Understanding how to append to a lookup following an example

ricotries
Communicator

Currently going over the Splunk App for Windows Infrastructure and found a saved search that updates a lookup table that I mostly understand, but there is a detail I am very curious about. The stanza is:

 

[WinApp_Lookup_Build_Perfmon - Update - Detail]
<field - value pairs>
search = `perfmon-index` eventtype="perfmon_windows" object=* \
| eval instance = if(isnull(instance), "NA", instance) \
| stats count by collection, object, counter, instance \
| sort collection, object, counter, instance \
| eval _key = collection . "___" . object . "___" . counter . "___" . instance \
| outputlookup windows_perfmon_details append=true

 

I understand every line in the search and I understand what happens when you use append=true and how setting a field will ensure that the column with the name of the field is added to the lookup table, what I don't understand is why the specific evaluation of the concatenation of the four columns with three underscores in between. When I try to generate _key in a separate search, it results in an empty column and from my understanding from the outputlookup documentation, the field created is the column to be added. 

Any insights on why the specific eval execution?

Labels (2)
0 Karma

scelikok
SplunkTrust
SplunkTrust

Hi @ricotries,

It seems windows_perfmon_details is a KVStore lookup, search is creating key field for it.

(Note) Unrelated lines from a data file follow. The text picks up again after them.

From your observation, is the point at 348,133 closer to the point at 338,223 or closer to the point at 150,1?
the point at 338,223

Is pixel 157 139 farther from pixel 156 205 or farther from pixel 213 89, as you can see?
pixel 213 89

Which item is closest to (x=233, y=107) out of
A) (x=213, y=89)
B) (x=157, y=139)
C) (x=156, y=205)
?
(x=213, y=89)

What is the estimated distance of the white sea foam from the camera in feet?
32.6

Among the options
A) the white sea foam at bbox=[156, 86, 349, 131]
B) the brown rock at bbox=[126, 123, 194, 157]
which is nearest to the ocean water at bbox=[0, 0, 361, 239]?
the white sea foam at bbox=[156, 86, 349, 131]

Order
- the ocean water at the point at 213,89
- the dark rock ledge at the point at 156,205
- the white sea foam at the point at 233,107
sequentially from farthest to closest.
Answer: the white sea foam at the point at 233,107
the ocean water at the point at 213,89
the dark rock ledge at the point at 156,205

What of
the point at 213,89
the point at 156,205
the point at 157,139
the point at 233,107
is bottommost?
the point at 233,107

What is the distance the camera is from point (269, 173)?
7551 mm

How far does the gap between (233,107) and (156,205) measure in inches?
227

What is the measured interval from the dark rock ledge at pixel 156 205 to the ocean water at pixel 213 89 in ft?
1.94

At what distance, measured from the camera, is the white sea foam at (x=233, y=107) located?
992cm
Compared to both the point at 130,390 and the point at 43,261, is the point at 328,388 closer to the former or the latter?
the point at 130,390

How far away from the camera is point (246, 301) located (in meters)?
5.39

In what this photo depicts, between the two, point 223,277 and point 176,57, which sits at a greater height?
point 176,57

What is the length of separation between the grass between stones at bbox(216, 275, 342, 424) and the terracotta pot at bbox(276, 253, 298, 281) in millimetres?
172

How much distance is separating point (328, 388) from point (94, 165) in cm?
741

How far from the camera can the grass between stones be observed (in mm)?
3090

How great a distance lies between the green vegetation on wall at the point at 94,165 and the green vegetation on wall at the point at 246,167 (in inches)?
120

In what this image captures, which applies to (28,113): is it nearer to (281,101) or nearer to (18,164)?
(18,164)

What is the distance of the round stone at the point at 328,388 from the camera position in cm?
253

https://dev.splunk.com/enterprise/docs/developapps/manageknowledge/kvstore/uselookupswithkvstore/#Th...

Splunk hide these internal fields, you can see the key value by adding another eval;

| eval key=_key

( I assume you have data inside perfmon )

If this reply helps you an upvote and "Accept as Solution" is appreciated.

ricotries
Communicator

Your answer pointed me in the right direction. I was assuming the lookup was a CSV file and was trying to apply how outputlookup works literally. Instead of doing an eval, doing a rename actually showed the _key value. Basically the eval in the original query just creates a very unique value according to the value in the row according to the columns of the lookup. I originally thought there was a reason related to Splunk query or lookups requirements involved.